Sans nul doute, l'inflation et la cherté de la vie seront des enjeux majeurs lors des prochaines élections. Bien que le gouvernement ait accordé plusieurs allocations, ces mesures semblent insuffisantes face aux problèmes économiques actuels. D’ailleurs, je me demande si les actions du gouvernement sont suffisantes pour rétablir l'équilibre et influencer les électeurs à revoir leur jugement sur les cinq années de mandat du gouvernement. En outre, l'inflation n'est pas le seul sujet de préoccupation : les questions liées à la construction d'infrastructures non prioritaires, au lieu d'investir dans les allocations sociales et la création d'emplois, sont également cruciales. 

Quelques mesures sociales

  • L’allocation mensuelle de subsistance à Rs 1 500 pour 20 000 bénéficiaires sous le SRM. 

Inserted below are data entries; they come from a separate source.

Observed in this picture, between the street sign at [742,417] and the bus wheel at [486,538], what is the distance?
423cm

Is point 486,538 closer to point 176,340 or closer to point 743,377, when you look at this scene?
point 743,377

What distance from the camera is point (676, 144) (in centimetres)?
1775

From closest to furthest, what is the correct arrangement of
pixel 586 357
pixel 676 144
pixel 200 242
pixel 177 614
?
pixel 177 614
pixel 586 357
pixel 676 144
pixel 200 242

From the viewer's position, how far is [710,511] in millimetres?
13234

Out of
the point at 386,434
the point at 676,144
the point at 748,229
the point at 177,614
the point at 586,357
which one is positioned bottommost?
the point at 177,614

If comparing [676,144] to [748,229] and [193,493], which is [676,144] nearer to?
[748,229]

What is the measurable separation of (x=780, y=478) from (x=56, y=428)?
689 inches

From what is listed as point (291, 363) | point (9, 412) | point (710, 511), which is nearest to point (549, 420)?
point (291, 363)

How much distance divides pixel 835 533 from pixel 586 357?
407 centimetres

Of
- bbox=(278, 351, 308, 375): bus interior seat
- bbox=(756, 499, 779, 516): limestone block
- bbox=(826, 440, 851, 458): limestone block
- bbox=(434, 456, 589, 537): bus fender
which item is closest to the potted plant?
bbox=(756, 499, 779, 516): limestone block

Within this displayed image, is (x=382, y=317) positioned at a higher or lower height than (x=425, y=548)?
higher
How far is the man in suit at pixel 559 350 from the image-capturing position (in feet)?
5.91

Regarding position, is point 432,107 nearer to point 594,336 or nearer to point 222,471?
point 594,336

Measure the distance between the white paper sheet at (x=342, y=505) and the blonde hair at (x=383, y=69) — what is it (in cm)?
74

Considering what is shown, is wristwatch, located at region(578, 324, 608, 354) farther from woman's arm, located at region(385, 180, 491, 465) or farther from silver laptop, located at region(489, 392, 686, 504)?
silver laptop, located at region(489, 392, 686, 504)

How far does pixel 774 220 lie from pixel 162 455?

  • Allocation de Rs 2 500 pour tous les enfants âgés de moins de 3 ans et de Rs 2 000 pour les enfants âgés de moins de 10 ans.
  • L’ aide aux familles ayant des jumeaux, des triplés ou plus passe de Rs 3 272 à Rs 5 000. 
  • L'allocation mensuelle de loyer pour les bénéficiaires de pensions de base vivant seuls de Rs 2 286 à Rs 3 500.
  • Introduction d’ une allocation mensuelle additionnelle de Rs 3 000 pour 5 000 enfants handicapés de moins de 18 ans. 
  • Une School Allowance de Rs 2 000 par mois pour 80 000 familles avec des enfants âgés de 3 à 10 ans. 
  • Une Child Allowance de Rs 2 500 pour 26 000 familles avec des enfants de moins de 3 ans. 
  • Une Maternity Allowance mensuelle de Rs 2 000 pour 12 000 mamans. 
  • Revenu Minimum Garanti de Rs 20 000.